▶ Exercise prompt:
Answer the following questions using the evaporator passage below.
1. What component is positioned upstream of inlet 68A?
2. What is the lower suction temperature threshold of primary compressors 12?
3. Into what space is damper 71A operable to permit auxiliary heat?

▶ Document section:
********************

Evaporator 36A includes inlet 68A and outlet 70A. Expansion valve 38A is positioned upstream of inlet 68A. As discussed above, refrigerant from liquid receiver 44 is cooled and expanded by expansion valve 38A. In one example, the liquid refrigerant can be cooled, by expansion valve 38A from around 90° F.)(32.2° ° C., to less than 32° F. (0° C.). The relatively warmer airflow FE from the microclimate downstream of gas cooler-condenser 34A rejects an amount of heat to the refrigerant circulating through evaporator 36A such that the refrigerant is discharged generally above the lower suction temperature threshold of primary compressors 12 (i.e., 0° F.), and in an exemplary embodiment, above 32° F. (0° C.). In this manner, the microclimate generated by airflow FE first traversing gas cooler-condenser 34A acts to prevent frost formation on downstream evaporator 36A, as the relatively warmer airflow rejects heat to evaporator 36A and maintains the surrounding temperature above the freezing point of water (i.e., 32° F.). Gas cooler assembly 32A can optionally include damper 71A fluidly connected to a source of auxiliary/waste heat from a separate system. Damper 71A is operable to permit the auxiliary heat into the microclimate space between gas cooler-condenser 34A and evaporator 36A.

********************

[Entries drawn from a collection]
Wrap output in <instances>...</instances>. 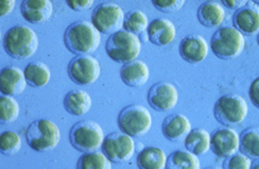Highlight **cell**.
Here are the masks:
<instances>
[{
	"mask_svg": "<svg viewBox=\"0 0 259 169\" xmlns=\"http://www.w3.org/2000/svg\"><path fill=\"white\" fill-rule=\"evenodd\" d=\"M177 35L175 24L165 18L153 20L148 27L150 41L156 46H166L170 44Z\"/></svg>",
	"mask_w": 259,
	"mask_h": 169,
	"instance_id": "obj_19",
	"label": "cell"
},
{
	"mask_svg": "<svg viewBox=\"0 0 259 169\" xmlns=\"http://www.w3.org/2000/svg\"><path fill=\"white\" fill-rule=\"evenodd\" d=\"M103 128L95 121L82 120L76 122L70 130L71 145L80 153H92L103 146L105 141Z\"/></svg>",
	"mask_w": 259,
	"mask_h": 169,
	"instance_id": "obj_5",
	"label": "cell"
},
{
	"mask_svg": "<svg viewBox=\"0 0 259 169\" xmlns=\"http://www.w3.org/2000/svg\"><path fill=\"white\" fill-rule=\"evenodd\" d=\"M70 79L79 86H90L101 76V64L91 55L74 57L68 65Z\"/></svg>",
	"mask_w": 259,
	"mask_h": 169,
	"instance_id": "obj_10",
	"label": "cell"
},
{
	"mask_svg": "<svg viewBox=\"0 0 259 169\" xmlns=\"http://www.w3.org/2000/svg\"><path fill=\"white\" fill-rule=\"evenodd\" d=\"M191 131V123L183 114H171L162 123V133L170 141H179L186 137Z\"/></svg>",
	"mask_w": 259,
	"mask_h": 169,
	"instance_id": "obj_20",
	"label": "cell"
},
{
	"mask_svg": "<svg viewBox=\"0 0 259 169\" xmlns=\"http://www.w3.org/2000/svg\"><path fill=\"white\" fill-rule=\"evenodd\" d=\"M23 18L31 24H41L50 20L54 6L50 0H25L20 6Z\"/></svg>",
	"mask_w": 259,
	"mask_h": 169,
	"instance_id": "obj_17",
	"label": "cell"
},
{
	"mask_svg": "<svg viewBox=\"0 0 259 169\" xmlns=\"http://www.w3.org/2000/svg\"><path fill=\"white\" fill-rule=\"evenodd\" d=\"M27 85L34 88H42L50 82L52 78L51 69L42 62H31L24 69Z\"/></svg>",
	"mask_w": 259,
	"mask_h": 169,
	"instance_id": "obj_25",
	"label": "cell"
},
{
	"mask_svg": "<svg viewBox=\"0 0 259 169\" xmlns=\"http://www.w3.org/2000/svg\"><path fill=\"white\" fill-rule=\"evenodd\" d=\"M226 17L224 7L218 2H206L198 9L199 22L208 28H215L220 26Z\"/></svg>",
	"mask_w": 259,
	"mask_h": 169,
	"instance_id": "obj_22",
	"label": "cell"
},
{
	"mask_svg": "<svg viewBox=\"0 0 259 169\" xmlns=\"http://www.w3.org/2000/svg\"><path fill=\"white\" fill-rule=\"evenodd\" d=\"M20 107L14 97L3 95L0 97V122L7 124L18 119Z\"/></svg>",
	"mask_w": 259,
	"mask_h": 169,
	"instance_id": "obj_30",
	"label": "cell"
},
{
	"mask_svg": "<svg viewBox=\"0 0 259 169\" xmlns=\"http://www.w3.org/2000/svg\"><path fill=\"white\" fill-rule=\"evenodd\" d=\"M209 53L207 41L200 35H189L184 37L179 45L181 58L190 64L203 62Z\"/></svg>",
	"mask_w": 259,
	"mask_h": 169,
	"instance_id": "obj_16",
	"label": "cell"
},
{
	"mask_svg": "<svg viewBox=\"0 0 259 169\" xmlns=\"http://www.w3.org/2000/svg\"><path fill=\"white\" fill-rule=\"evenodd\" d=\"M251 159L241 153L226 158L224 162V169H251Z\"/></svg>",
	"mask_w": 259,
	"mask_h": 169,
	"instance_id": "obj_32",
	"label": "cell"
},
{
	"mask_svg": "<svg viewBox=\"0 0 259 169\" xmlns=\"http://www.w3.org/2000/svg\"><path fill=\"white\" fill-rule=\"evenodd\" d=\"M76 169H112V165L104 153L92 151L80 156Z\"/></svg>",
	"mask_w": 259,
	"mask_h": 169,
	"instance_id": "obj_29",
	"label": "cell"
},
{
	"mask_svg": "<svg viewBox=\"0 0 259 169\" xmlns=\"http://www.w3.org/2000/svg\"><path fill=\"white\" fill-rule=\"evenodd\" d=\"M205 169H224V168H221V167H208V168H205Z\"/></svg>",
	"mask_w": 259,
	"mask_h": 169,
	"instance_id": "obj_39",
	"label": "cell"
},
{
	"mask_svg": "<svg viewBox=\"0 0 259 169\" xmlns=\"http://www.w3.org/2000/svg\"><path fill=\"white\" fill-rule=\"evenodd\" d=\"M39 40L36 31L26 25L11 27L4 37L6 53L16 60H26L37 53Z\"/></svg>",
	"mask_w": 259,
	"mask_h": 169,
	"instance_id": "obj_2",
	"label": "cell"
},
{
	"mask_svg": "<svg viewBox=\"0 0 259 169\" xmlns=\"http://www.w3.org/2000/svg\"><path fill=\"white\" fill-rule=\"evenodd\" d=\"M27 86L24 71L19 67L9 65L0 72V92L6 96H18Z\"/></svg>",
	"mask_w": 259,
	"mask_h": 169,
	"instance_id": "obj_14",
	"label": "cell"
},
{
	"mask_svg": "<svg viewBox=\"0 0 259 169\" xmlns=\"http://www.w3.org/2000/svg\"><path fill=\"white\" fill-rule=\"evenodd\" d=\"M16 6L15 0H4L0 2V17L4 18L7 15L11 14Z\"/></svg>",
	"mask_w": 259,
	"mask_h": 169,
	"instance_id": "obj_36",
	"label": "cell"
},
{
	"mask_svg": "<svg viewBox=\"0 0 259 169\" xmlns=\"http://www.w3.org/2000/svg\"><path fill=\"white\" fill-rule=\"evenodd\" d=\"M184 144L189 153L196 156L207 154L211 145V135L204 129H194L185 137Z\"/></svg>",
	"mask_w": 259,
	"mask_h": 169,
	"instance_id": "obj_23",
	"label": "cell"
},
{
	"mask_svg": "<svg viewBox=\"0 0 259 169\" xmlns=\"http://www.w3.org/2000/svg\"><path fill=\"white\" fill-rule=\"evenodd\" d=\"M210 149L221 158H228L239 149V135L232 128H222L211 135Z\"/></svg>",
	"mask_w": 259,
	"mask_h": 169,
	"instance_id": "obj_13",
	"label": "cell"
},
{
	"mask_svg": "<svg viewBox=\"0 0 259 169\" xmlns=\"http://www.w3.org/2000/svg\"><path fill=\"white\" fill-rule=\"evenodd\" d=\"M234 28L244 36H254L259 33V6L255 3L235 11L233 16Z\"/></svg>",
	"mask_w": 259,
	"mask_h": 169,
	"instance_id": "obj_15",
	"label": "cell"
},
{
	"mask_svg": "<svg viewBox=\"0 0 259 169\" xmlns=\"http://www.w3.org/2000/svg\"><path fill=\"white\" fill-rule=\"evenodd\" d=\"M245 38L240 31L234 27H221L211 38L210 48L215 57L222 60H232L237 58L245 49Z\"/></svg>",
	"mask_w": 259,
	"mask_h": 169,
	"instance_id": "obj_6",
	"label": "cell"
},
{
	"mask_svg": "<svg viewBox=\"0 0 259 169\" xmlns=\"http://www.w3.org/2000/svg\"><path fill=\"white\" fill-rule=\"evenodd\" d=\"M251 169H259V159H257L256 161H254V162L252 163Z\"/></svg>",
	"mask_w": 259,
	"mask_h": 169,
	"instance_id": "obj_38",
	"label": "cell"
},
{
	"mask_svg": "<svg viewBox=\"0 0 259 169\" xmlns=\"http://www.w3.org/2000/svg\"><path fill=\"white\" fill-rule=\"evenodd\" d=\"M222 3L227 9L237 11L241 8L246 7L249 2H247V0H223Z\"/></svg>",
	"mask_w": 259,
	"mask_h": 169,
	"instance_id": "obj_37",
	"label": "cell"
},
{
	"mask_svg": "<svg viewBox=\"0 0 259 169\" xmlns=\"http://www.w3.org/2000/svg\"><path fill=\"white\" fill-rule=\"evenodd\" d=\"M102 41L101 32L92 22L78 20L71 23L64 33V43L70 53L83 56L95 53Z\"/></svg>",
	"mask_w": 259,
	"mask_h": 169,
	"instance_id": "obj_1",
	"label": "cell"
},
{
	"mask_svg": "<svg viewBox=\"0 0 259 169\" xmlns=\"http://www.w3.org/2000/svg\"><path fill=\"white\" fill-rule=\"evenodd\" d=\"M248 111L249 108L246 99L236 94L223 95L218 99L213 109L215 119L228 128L244 121Z\"/></svg>",
	"mask_w": 259,
	"mask_h": 169,
	"instance_id": "obj_8",
	"label": "cell"
},
{
	"mask_svg": "<svg viewBox=\"0 0 259 169\" xmlns=\"http://www.w3.org/2000/svg\"><path fill=\"white\" fill-rule=\"evenodd\" d=\"M26 142L37 153H46L55 149L61 140L59 126L48 119H38L31 122L26 130Z\"/></svg>",
	"mask_w": 259,
	"mask_h": 169,
	"instance_id": "obj_3",
	"label": "cell"
},
{
	"mask_svg": "<svg viewBox=\"0 0 259 169\" xmlns=\"http://www.w3.org/2000/svg\"><path fill=\"white\" fill-rule=\"evenodd\" d=\"M148 101L156 111H170L178 105L179 92H178V89L174 83L168 81H159L150 88Z\"/></svg>",
	"mask_w": 259,
	"mask_h": 169,
	"instance_id": "obj_12",
	"label": "cell"
},
{
	"mask_svg": "<svg viewBox=\"0 0 259 169\" xmlns=\"http://www.w3.org/2000/svg\"><path fill=\"white\" fill-rule=\"evenodd\" d=\"M67 6L75 12H86L90 10L94 4L93 0H67Z\"/></svg>",
	"mask_w": 259,
	"mask_h": 169,
	"instance_id": "obj_34",
	"label": "cell"
},
{
	"mask_svg": "<svg viewBox=\"0 0 259 169\" xmlns=\"http://www.w3.org/2000/svg\"><path fill=\"white\" fill-rule=\"evenodd\" d=\"M165 169H201V163L188 150H176L167 158Z\"/></svg>",
	"mask_w": 259,
	"mask_h": 169,
	"instance_id": "obj_27",
	"label": "cell"
},
{
	"mask_svg": "<svg viewBox=\"0 0 259 169\" xmlns=\"http://www.w3.org/2000/svg\"><path fill=\"white\" fill-rule=\"evenodd\" d=\"M103 153L113 163H125L135 154L133 138L124 133L114 132L106 136L103 143Z\"/></svg>",
	"mask_w": 259,
	"mask_h": 169,
	"instance_id": "obj_11",
	"label": "cell"
},
{
	"mask_svg": "<svg viewBox=\"0 0 259 169\" xmlns=\"http://www.w3.org/2000/svg\"><path fill=\"white\" fill-rule=\"evenodd\" d=\"M257 43H258V45H259V33L257 35Z\"/></svg>",
	"mask_w": 259,
	"mask_h": 169,
	"instance_id": "obj_40",
	"label": "cell"
},
{
	"mask_svg": "<svg viewBox=\"0 0 259 169\" xmlns=\"http://www.w3.org/2000/svg\"><path fill=\"white\" fill-rule=\"evenodd\" d=\"M118 126L128 136L142 137L152 128L153 118L151 112L142 105H130L123 108L118 115Z\"/></svg>",
	"mask_w": 259,
	"mask_h": 169,
	"instance_id": "obj_7",
	"label": "cell"
},
{
	"mask_svg": "<svg viewBox=\"0 0 259 169\" xmlns=\"http://www.w3.org/2000/svg\"><path fill=\"white\" fill-rule=\"evenodd\" d=\"M63 105L65 110L73 116H84L92 107L90 94L82 89H73L64 97Z\"/></svg>",
	"mask_w": 259,
	"mask_h": 169,
	"instance_id": "obj_21",
	"label": "cell"
},
{
	"mask_svg": "<svg viewBox=\"0 0 259 169\" xmlns=\"http://www.w3.org/2000/svg\"><path fill=\"white\" fill-rule=\"evenodd\" d=\"M153 6L160 12L165 14H171L180 11L185 2L183 0H153Z\"/></svg>",
	"mask_w": 259,
	"mask_h": 169,
	"instance_id": "obj_33",
	"label": "cell"
},
{
	"mask_svg": "<svg viewBox=\"0 0 259 169\" xmlns=\"http://www.w3.org/2000/svg\"><path fill=\"white\" fill-rule=\"evenodd\" d=\"M106 52L112 61L124 65L138 58L141 52V41L134 33L120 30L109 37Z\"/></svg>",
	"mask_w": 259,
	"mask_h": 169,
	"instance_id": "obj_4",
	"label": "cell"
},
{
	"mask_svg": "<svg viewBox=\"0 0 259 169\" xmlns=\"http://www.w3.org/2000/svg\"><path fill=\"white\" fill-rule=\"evenodd\" d=\"M123 10L114 3H103L97 6L91 15V22L101 33L112 36L123 27Z\"/></svg>",
	"mask_w": 259,
	"mask_h": 169,
	"instance_id": "obj_9",
	"label": "cell"
},
{
	"mask_svg": "<svg viewBox=\"0 0 259 169\" xmlns=\"http://www.w3.org/2000/svg\"><path fill=\"white\" fill-rule=\"evenodd\" d=\"M148 16L140 10L130 11L124 15L123 28L134 35H140L144 30H148L149 27Z\"/></svg>",
	"mask_w": 259,
	"mask_h": 169,
	"instance_id": "obj_28",
	"label": "cell"
},
{
	"mask_svg": "<svg viewBox=\"0 0 259 169\" xmlns=\"http://www.w3.org/2000/svg\"><path fill=\"white\" fill-rule=\"evenodd\" d=\"M22 146V140L19 134L13 131H6L0 135V151L5 156H14L18 154Z\"/></svg>",
	"mask_w": 259,
	"mask_h": 169,
	"instance_id": "obj_31",
	"label": "cell"
},
{
	"mask_svg": "<svg viewBox=\"0 0 259 169\" xmlns=\"http://www.w3.org/2000/svg\"><path fill=\"white\" fill-rule=\"evenodd\" d=\"M167 157L163 149L150 146L142 149L137 156L139 169H165Z\"/></svg>",
	"mask_w": 259,
	"mask_h": 169,
	"instance_id": "obj_24",
	"label": "cell"
},
{
	"mask_svg": "<svg viewBox=\"0 0 259 169\" xmlns=\"http://www.w3.org/2000/svg\"><path fill=\"white\" fill-rule=\"evenodd\" d=\"M239 150L250 159H259V128L253 126L239 135Z\"/></svg>",
	"mask_w": 259,
	"mask_h": 169,
	"instance_id": "obj_26",
	"label": "cell"
},
{
	"mask_svg": "<svg viewBox=\"0 0 259 169\" xmlns=\"http://www.w3.org/2000/svg\"><path fill=\"white\" fill-rule=\"evenodd\" d=\"M120 78L128 87H141L150 78L149 66L140 60L124 64L120 69Z\"/></svg>",
	"mask_w": 259,
	"mask_h": 169,
	"instance_id": "obj_18",
	"label": "cell"
},
{
	"mask_svg": "<svg viewBox=\"0 0 259 169\" xmlns=\"http://www.w3.org/2000/svg\"><path fill=\"white\" fill-rule=\"evenodd\" d=\"M249 96L251 99V103L259 109V77H257L251 83L249 89Z\"/></svg>",
	"mask_w": 259,
	"mask_h": 169,
	"instance_id": "obj_35",
	"label": "cell"
}]
</instances>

********************

▶ Response to the task:
1. Expansion valve 38A.
2. 0° F.
3. The microclimate space between gas cooler-condenser 34A and evaporator 36A.